Discover more from Aspiring for Intelligence
Dawn of the Agents
AutoGPT, BabyAGI, and the arrival of autonomous AI
Please share the love with your friends and colleagues who want to stay up to date on the latest in artificial intelligence and generative apps!🙏🤖
What Caught Our Attention In AI?
One of the biggest highlights in the past two weeks was how AutoGPT and BabyAGI have taken the world by storm. Imagine being able to ask your computer to do something like “order me a pizza” or “book me the cheapest flights to Maui” and then having the program accomplish the task, no additional steps required.
Well, that’s the promise of autonomous AI Agents. Autonomous agents can be programmed to iteratively start, run, and complete different tasks, employing “human-like” notions such as prioritizing steps and determining how best to accomplish a task. While this concept has been around for several years going back to early “AI assistants” (remember the original x.ai?), they are now seeing a resurgence thanks to the recent explosion of large language models and the technical capabilities of GPT-4.
While we’re still in the early innings of seeing autonomous agents being deployed at scale or in enterprise production, we’re excited by the promise of the technology. One only has to look at the massive growth in star count, essentially GitHub’s version of a “like” button, to get a sense of the popularity of these projects.
How do agents differentiate from “classic” AI?
In the context of AI and foundation models, agents refer to computer programs or systems designed to perform specific tasks without human intervention. Today, the way that most of us interact with AI is through prompting ChatGPT. Let’s go back to the example above of booking a flight from New York City to Maui. Today, a user cannot actually complete the action of booking a flight through ChatGPT. Instead, they would likely query several prompts into ChatGPT, such as:
What are the best times of the year to go to Maui?

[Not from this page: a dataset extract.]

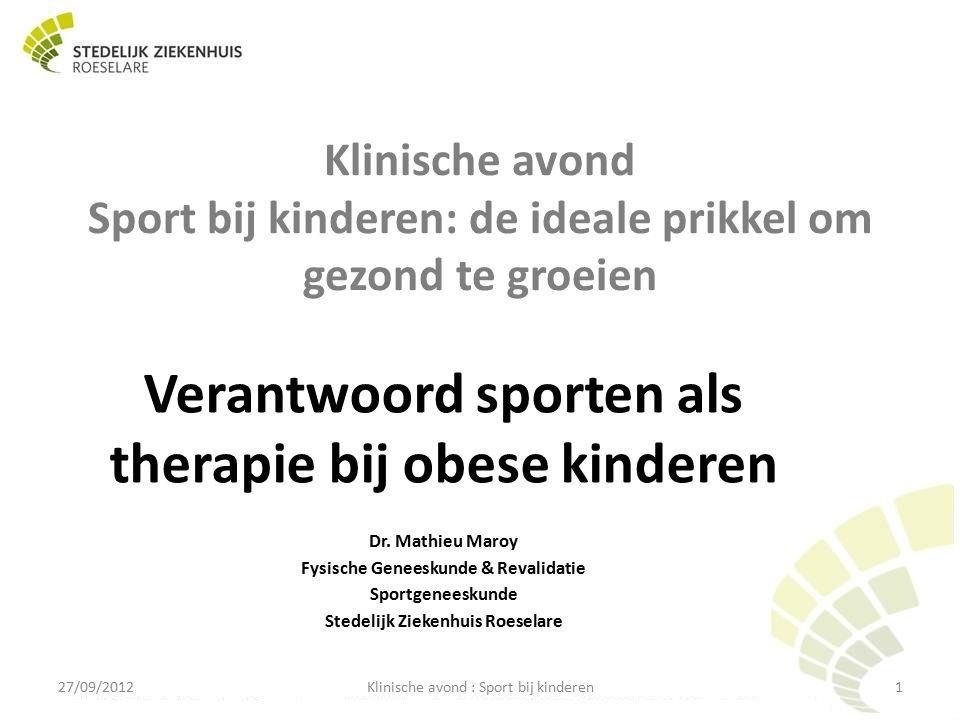 Klinische avond Sport bij kinderen: de ideale prikkel om gezond te groeien Verantwoord sporten als therapie bij obese kinderen Dr.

What airlines have direct flights from New York City to Maui?
Where can I book the cheapest direct flight?
After querying ChatGPT for relevant information, the user would then have to go to an external travel site to book the flight themselves. If they have access to the Expedia ChatGPT plugin, they will be presented with the relevant link within their conversation window to book a flight on Expedia.
Agents take this experience one step further by automating the entire workflow.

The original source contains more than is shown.